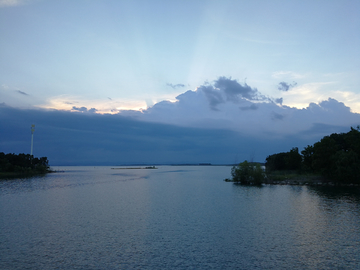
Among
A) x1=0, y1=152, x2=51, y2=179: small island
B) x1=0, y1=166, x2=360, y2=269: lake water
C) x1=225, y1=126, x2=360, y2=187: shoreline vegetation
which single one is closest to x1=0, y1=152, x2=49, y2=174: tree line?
x1=0, y1=152, x2=51, y2=179: small island

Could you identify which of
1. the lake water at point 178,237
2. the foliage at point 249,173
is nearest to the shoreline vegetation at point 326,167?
the foliage at point 249,173

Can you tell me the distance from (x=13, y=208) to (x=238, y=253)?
1840 inches

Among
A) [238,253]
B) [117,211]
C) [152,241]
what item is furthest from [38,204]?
[238,253]

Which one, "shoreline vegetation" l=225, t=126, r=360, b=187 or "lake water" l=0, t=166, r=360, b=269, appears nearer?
"lake water" l=0, t=166, r=360, b=269

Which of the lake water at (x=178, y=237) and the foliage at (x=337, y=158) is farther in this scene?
the foliage at (x=337, y=158)

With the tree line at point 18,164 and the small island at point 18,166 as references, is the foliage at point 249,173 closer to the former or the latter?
the small island at point 18,166

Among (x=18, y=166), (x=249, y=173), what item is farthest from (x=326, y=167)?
(x=18, y=166)

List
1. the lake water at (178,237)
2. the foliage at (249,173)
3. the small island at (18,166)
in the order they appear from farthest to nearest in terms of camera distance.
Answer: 1. the small island at (18,166)
2. the foliage at (249,173)
3. the lake water at (178,237)

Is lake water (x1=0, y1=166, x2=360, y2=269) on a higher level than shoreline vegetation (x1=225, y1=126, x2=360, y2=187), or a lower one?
lower

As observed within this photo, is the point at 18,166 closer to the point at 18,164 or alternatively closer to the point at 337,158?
the point at 18,164

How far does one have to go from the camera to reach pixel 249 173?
4532 inches

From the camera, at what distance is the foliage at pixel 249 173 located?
113 m

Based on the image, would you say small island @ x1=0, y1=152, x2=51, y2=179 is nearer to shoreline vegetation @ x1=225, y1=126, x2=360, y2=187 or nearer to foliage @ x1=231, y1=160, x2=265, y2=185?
foliage @ x1=231, y1=160, x2=265, y2=185

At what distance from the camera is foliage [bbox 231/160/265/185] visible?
372ft
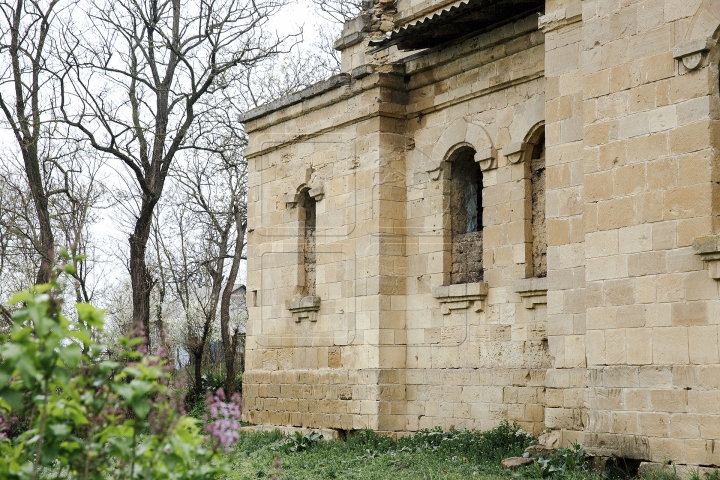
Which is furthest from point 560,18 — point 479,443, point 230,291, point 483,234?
point 230,291

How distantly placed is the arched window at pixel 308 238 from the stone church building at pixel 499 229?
0.11 ft

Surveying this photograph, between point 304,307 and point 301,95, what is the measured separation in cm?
359

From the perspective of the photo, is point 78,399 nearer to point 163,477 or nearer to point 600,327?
point 163,477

----------

■ Set exercise
Can you rewrite all the lines above as a Markdown table with the columns "Row" and "Line", numbering each row, skipping blank lines, and leaving the pictures out?

■ Result of the task
| Row | Line |
|---|---|
| 1 | Among |
| 2 | A) x1=0, y1=152, x2=51, y2=179: small island |
| 3 | B) x1=0, y1=166, x2=360, y2=269: lake water |
| 4 | C) x1=225, y1=126, x2=360, y2=187: shoreline vegetation |
| 5 | which single one is closest to x1=0, y1=152, x2=49, y2=174: tree line? |
| 6 | x1=0, y1=152, x2=51, y2=179: small island |
| 7 | Could you identify which of |
| 8 | 1. the lake water at point 178,237 |
| 9 | 2. the foliage at point 249,173 |
| 10 | is nearest to the shoreline vegetation at point 326,167? |
| 11 | the foliage at point 249,173 |
| 12 | Can you tell me the distance from (x=13, y=208) to (x=238, y=253)? |
| 13 | 1840 inches |
| 14 | Among |
| 15 | A) [238,253] |
| 16 | B) [117,211] |
| 17 | C) [152,241] |
| 18 | what item is furthest from [38,204]? |
| 19 | [238,253] |
| 20 | Which one, "shoreline vegetation" l=225, t=126, r=360, b=187 or "lake water" l=0, t=166, r=360, b=269, appears nearer? |
| 21 | "lake water" l=0, t=166, r=360, b=269 |
| 22 | Which of the lake water at (x=178, y=237) and the foliage at (x=337, y=158) is farther in this scene? |
| 23 | the foliage at (x=337, y=158) |
| 24 | With the tree line at point 18,164 and the small island at point 18,166 as references, is the foliage at point 249,173 closer to the former or the latter? |
| 25 | the small island at point 18,166 |
| 26 | Among (x=18, y=166), (x=249, y=173), what item is farthest from (x=326, y=167)? |
| 27 | (x=18, y=166) |
| 28 | List |
| 29 | 1. the lake water at (178,237) |
| 30 | 2. the foliage at (249,173) |
| 31 | 3. the small island at (18,166) |
| 32 | in the order they appear from farthest to nearest in terms of camera distance. |
| 33 | Answer: 1. the small island at (18,166) |
| 34 | 2. the foliage at (249,173) |
| 35 | 3. the lake water at (178,237) |
| 36 | Is lake water (x1=0, y1=166, x2=360, y2=269) on a higher level than shoreline vegetation (x1=225, y1=126, x2=360, y2=187), or a lower one? |
| 37 | lower |
| 38 | As observed within this photo, is the point at 18,166 closer to the point at 18,164 or alternatively closer to the point at 337,158? |
| 39 | the point at 18,164 |
| 40 | How far does one have to go from the camera to reach pixel 249 173? |
| 41 | 4532 inches |
| 42 | From the camera, at what distance is the foliage at pixel 249 173 located? |
| 43 | 113 m |
| 44 | Based on the image, would you say small island @ x1=0, y1=152, x2=51, y2=179 is nearer to shoreline vegetation @ x1=225, y1=126, x2=360, y2=187 or nearer to foliage @ x1=231, y1=160, x2=265, y2=185? |
| 45 | foliage @ x1=231, y1=160, x2=265, y2=185 |
| 46 | At what distance from the camera is foliage [bbox 231/160/265/185] visible? |
| 47 | 372ft |
| 48 | Which is furthest from point 560,18 — point 479,443, point 230,291, point 483,234? |
| 49 | point 230,291 |
| 50 | How distantly placed is the arched window at pixel 308 238 from the stone church building at pixel 499 229? |
| 51 | 0.11 ft |
| 52 | Surveying this photograph, between point 304,307 and point 301,95, what is the measured separation in cm? |
| 53 | 359 |
| 54 | From the perspective of the photo, is point 78,399 nearer to point 163,477 or nearer to point 600,327? |
| 55 | point 163,477 |